Su Capitán era un caballero que lucia una toga naranja sobre el peto de plata. Se despojó del yelmo que le cubría la faz. Sus ojos azules brillaron como estrellas de la noche. Bajó de su fornido caballo negro, posó sus finas alpargatas de cuero en la arena caliza y sonriendo se acercó a Jerusalém.
Nosotros nos bajamos del jeep. Urchin brincó al hombro de Nikolayev.
El adalid enemigo era alto y gallardo, sus movimientos bruscos e intimidantes proyectaban fortaleza. El joven rey, sin ser tan aventajado, en cambio poseía un aire de nobleza que opacaba el fulgor divino del caballero que me dedicó una breve mirada de desprecio y dijo al Rey: bien… y aquí estamos –tomando entre sus manos el atizador de su caballo.

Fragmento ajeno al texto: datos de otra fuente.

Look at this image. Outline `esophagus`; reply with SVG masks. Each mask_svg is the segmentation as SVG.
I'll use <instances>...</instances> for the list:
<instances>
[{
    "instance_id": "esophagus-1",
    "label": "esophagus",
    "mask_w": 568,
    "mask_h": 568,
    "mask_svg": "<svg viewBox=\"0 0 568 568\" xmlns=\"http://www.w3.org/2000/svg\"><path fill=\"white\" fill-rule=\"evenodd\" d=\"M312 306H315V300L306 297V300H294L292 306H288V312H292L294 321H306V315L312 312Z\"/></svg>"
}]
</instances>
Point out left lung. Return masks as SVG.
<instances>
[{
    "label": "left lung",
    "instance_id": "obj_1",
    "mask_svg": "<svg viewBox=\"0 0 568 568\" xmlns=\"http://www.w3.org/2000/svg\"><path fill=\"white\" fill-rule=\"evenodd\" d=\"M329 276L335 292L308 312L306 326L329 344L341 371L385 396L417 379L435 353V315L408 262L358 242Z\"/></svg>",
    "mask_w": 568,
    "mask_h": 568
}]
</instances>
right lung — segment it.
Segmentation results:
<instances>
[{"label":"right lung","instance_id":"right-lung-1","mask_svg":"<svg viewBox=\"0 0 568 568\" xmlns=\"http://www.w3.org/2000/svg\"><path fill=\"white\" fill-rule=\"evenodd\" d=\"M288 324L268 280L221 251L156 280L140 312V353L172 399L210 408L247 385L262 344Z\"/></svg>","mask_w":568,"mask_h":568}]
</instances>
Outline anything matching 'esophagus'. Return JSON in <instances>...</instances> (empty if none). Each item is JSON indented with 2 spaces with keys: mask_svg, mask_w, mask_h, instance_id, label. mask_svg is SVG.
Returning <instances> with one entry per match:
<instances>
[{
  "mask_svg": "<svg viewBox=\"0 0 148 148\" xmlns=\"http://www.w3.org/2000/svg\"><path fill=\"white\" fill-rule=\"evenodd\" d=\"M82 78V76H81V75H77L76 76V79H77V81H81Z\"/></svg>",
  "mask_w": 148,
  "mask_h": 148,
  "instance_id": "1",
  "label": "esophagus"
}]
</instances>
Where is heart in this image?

En ese momento, antes de que Jerusalém pudiese espetarle una respuesta, se escuchó una octava trompeta sonar desde el oeste y nos volvimos hacia ella. La tierra comenzó a temblar y a aullar bajo los pies de un gran ejército salido del abismo. Aquellos que se avecinaban portaban uniformes negros y los ostentosos blasones en concordancia con su vestir estaban marcados con un relámpago rojo.
¿Quiénes son ellos? –pensamos todos pero nadie dijo nada.
Un brazo más de la guerra nos daba alcance. Tan numeroso como tres de las cuartas partes de las huestes celestiales.
El ejército extraño se detuvo. La tierra cesó su agonía y su propia comisión de caballeros con rostro turbio y oscuro semblante montando en (¿eso son lobos? –preguntó Jafet. Lo dudo bastante –alcanzó a responderle el ruso) bestias como perros de dos colas con largos colmillos y cuernos y hocicos babeantes y negros, fueron a nuestro encuentro. Donde las bestias pisaban se oscurecía y apestaba, como si la tierra se muriese. Instintivamente nuestras manos se posaron sobre las armas. Pero deteniéndose a una distancia prudente, las criaturas cedieron paso a su señor.
Montado en un albo corcel, venía vistiendo una panoplia blanca como la nevisca: un hombre delgado y bello. Su largo y hermoso cabello ondulado era gris, al igual que sus ojos que apenas eran opacados por las perfectas líneas de su rostro. Poseía un aire árabe y caucásico a la vez. Su semblante, que denotaba felicidad y tristeza, quizá nostalgia por tiempos lejanos y mejores, era enigmático y encantador.
Sus delgados labios delineados no terminaban de describir una sonrisa o una mueca severa. Sus finas manos tomaron delicadamente pero con firmeza las riendas de su montura cuyo andar parecía impregnado de la gracia de aquel sujeto.
El corcel se adelantó unos pasos. El jinete inclinando gracilmente la cabeza a un costado miró al Capitán enemigo, quien titubeante, como acobardado, dijo: -Hermano.
Mika'il –le llamó el jinete –¿crees que así fue como lo planeo Él?
Y esa tarde, cerca del anochecer, los seres de la creación nos dimos muerte.